This is not just an internet figure. Susan Abulhawa is a voice of campus discourse, assigned in syllabi, invited to speak, and legitimized by institutions like UPenn.
The Radical Web: Academia’s Shield for Extremism
Despite everything outlined above and far more than one article can hold, Huda Fakhreddine remains a full-time professor at the University of Pennsylvania. Despite her public record of glorifying terrorism, she is still teaching and preparing for the next academic year.
Susan Abulhawa, likewise, remains a public figure embedded in academia. When accused of celebrating the murder of two Israeli diplomats in New York, she mocked the backlash, thanking the New York Post for boosting sales of her books.
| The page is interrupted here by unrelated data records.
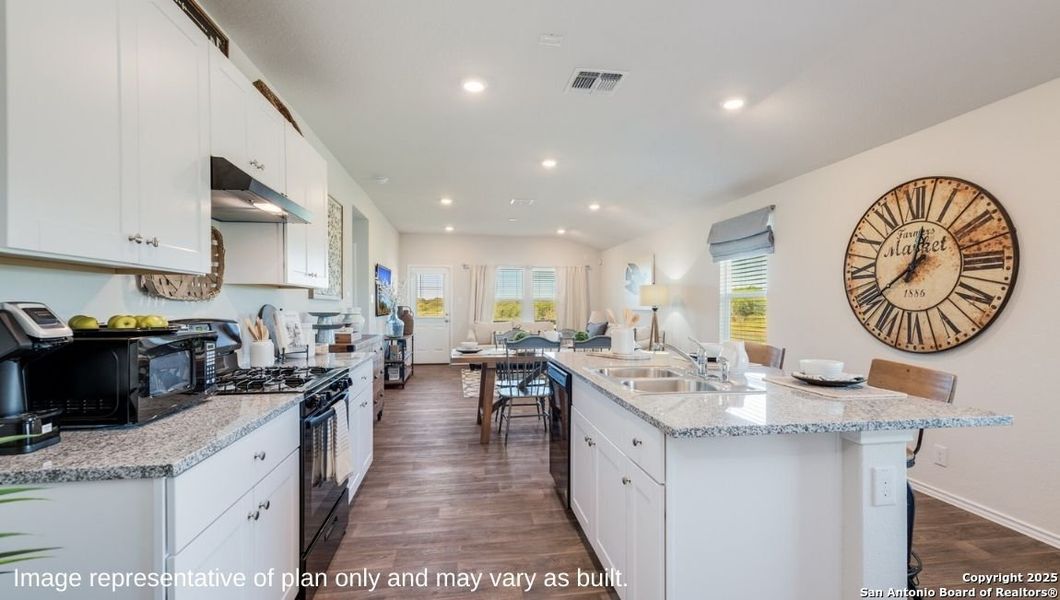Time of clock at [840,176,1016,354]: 12:39
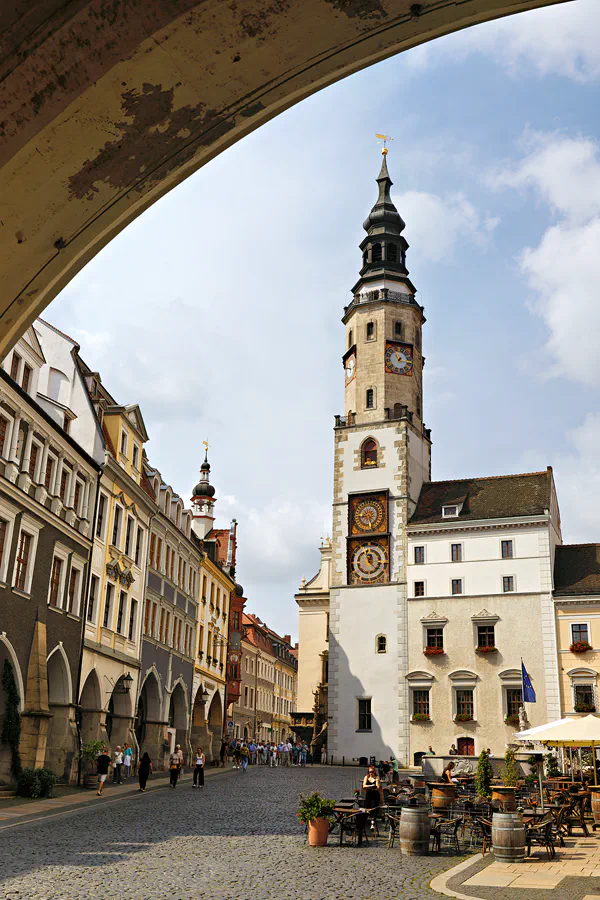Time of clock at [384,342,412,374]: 1:16
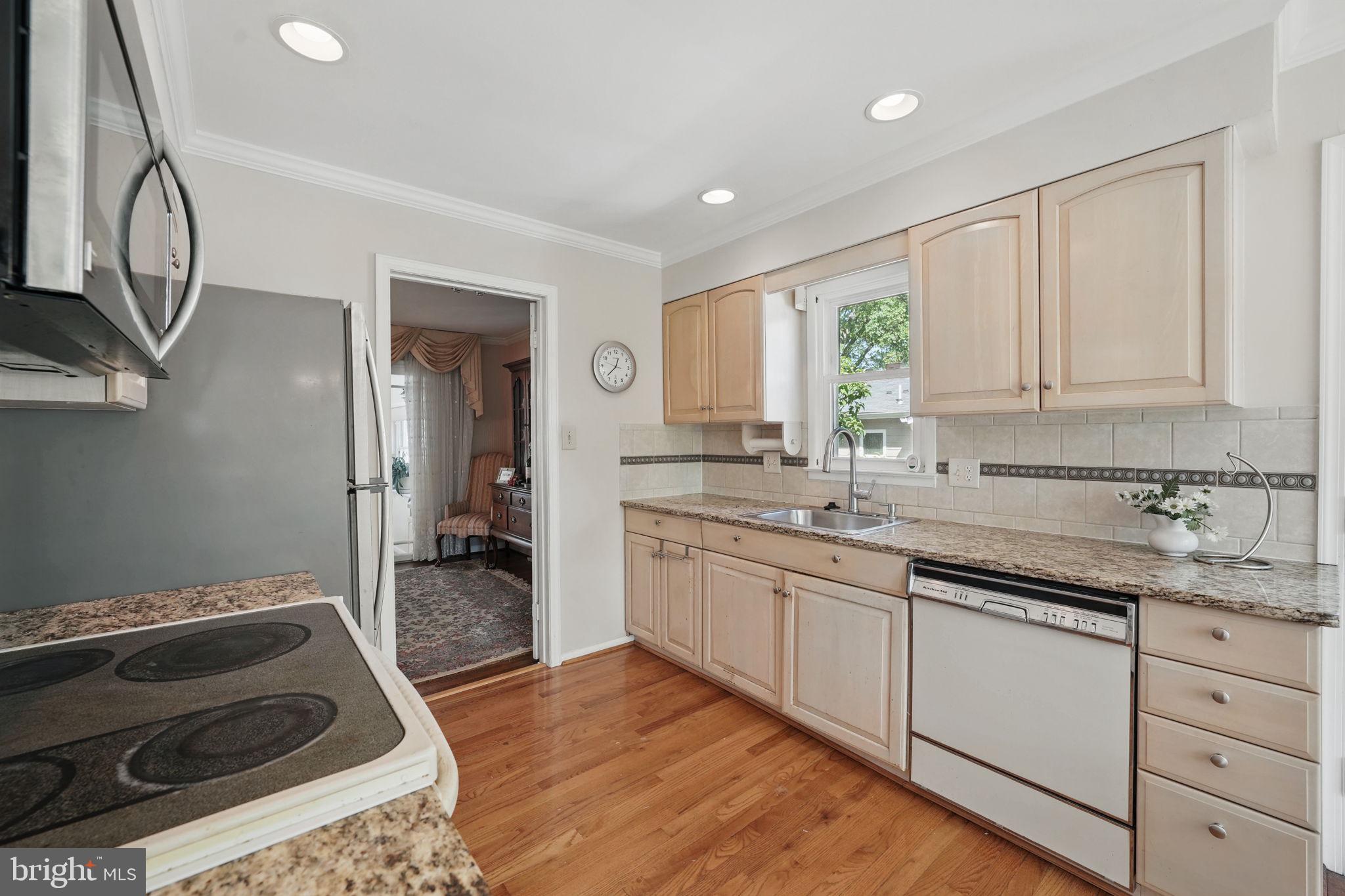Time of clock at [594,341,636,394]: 12:37
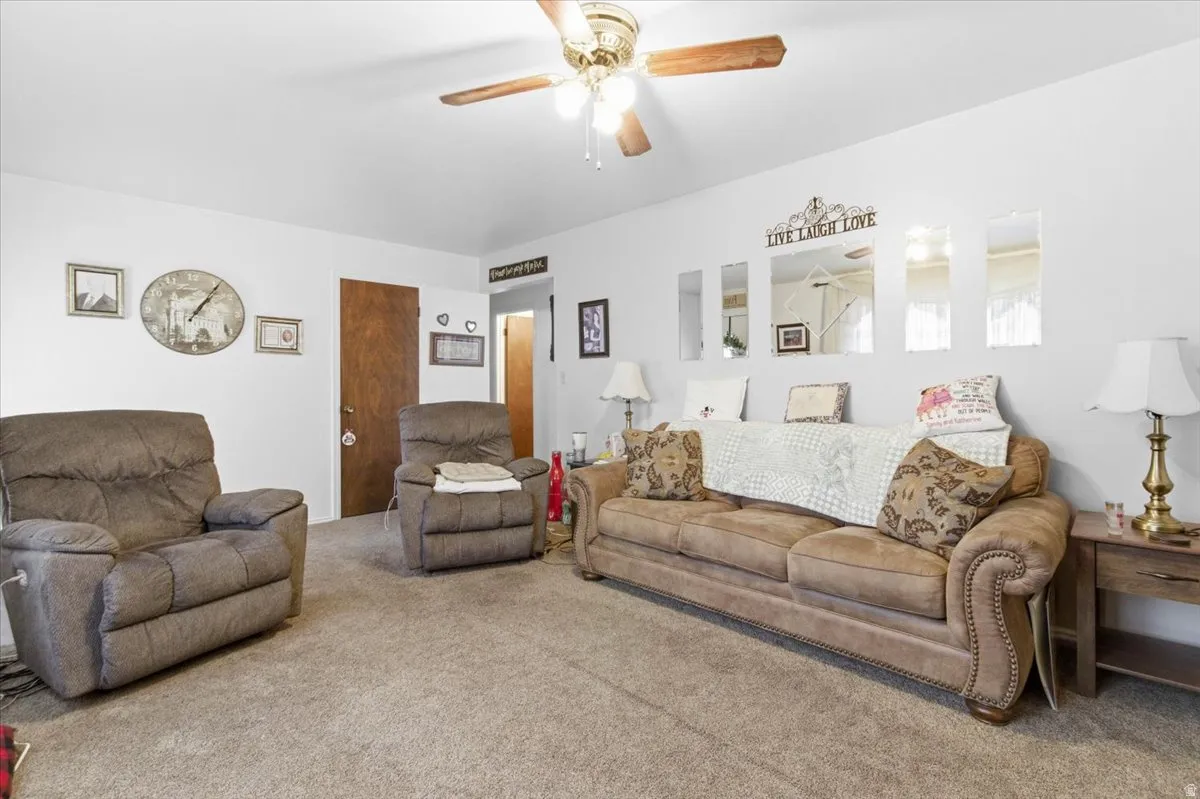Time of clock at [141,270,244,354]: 1:06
Huda and Susan are mere examples of a widespread phenomenon in the U.S.
Hate and radicalization have spread across the U.S. university system. At Columbia, protesters stormed and occupied Hamilton Hall, smashed windows, sealed doors, and hung banners reading “Globalize the Intifada.” At UCLA, a task force confirmed that Jewish students and faculty were harassed, threatened, and attacked. At NYU, pro-Hamas chants, antisemitic slurs, and slogans labeling Jewish students as “settler-colonialists” created an atmosphere of fear and intimidation.
At the same time, at Columbia, Professor Joseph Massad called the October 7 massacre “stunning,” and Professor Mohamed Abdou praised Hamas. At Northwestern, Professor Steven Thrasher urged others to join illegal encampments. The list goes on and on across campuses.
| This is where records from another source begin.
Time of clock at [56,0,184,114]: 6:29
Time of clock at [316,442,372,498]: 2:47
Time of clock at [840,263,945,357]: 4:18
The deeper crisis is clear: this isn’t student activism; it’s faculty-led indoctrination. This is a coordinated assault of radicalization, running straight from faculty offices into student minds.
The question is no longer whether there’s a problem. The questions are: Who is funding this? Who is protecting it? And why is no one stopping it?
This isn’t just antisemitism. It’s the normalization of terrorism, the collapse of academic integrity, and the radicalization of tomorrow’s leaders. If we don’t confront it now, we already know what is coming. And it won’t be a bright future. UPenn and other universities must stop allowing so-called professors to bring radical ideas to our campuses, and professors like Huda must be held accountable for their actions.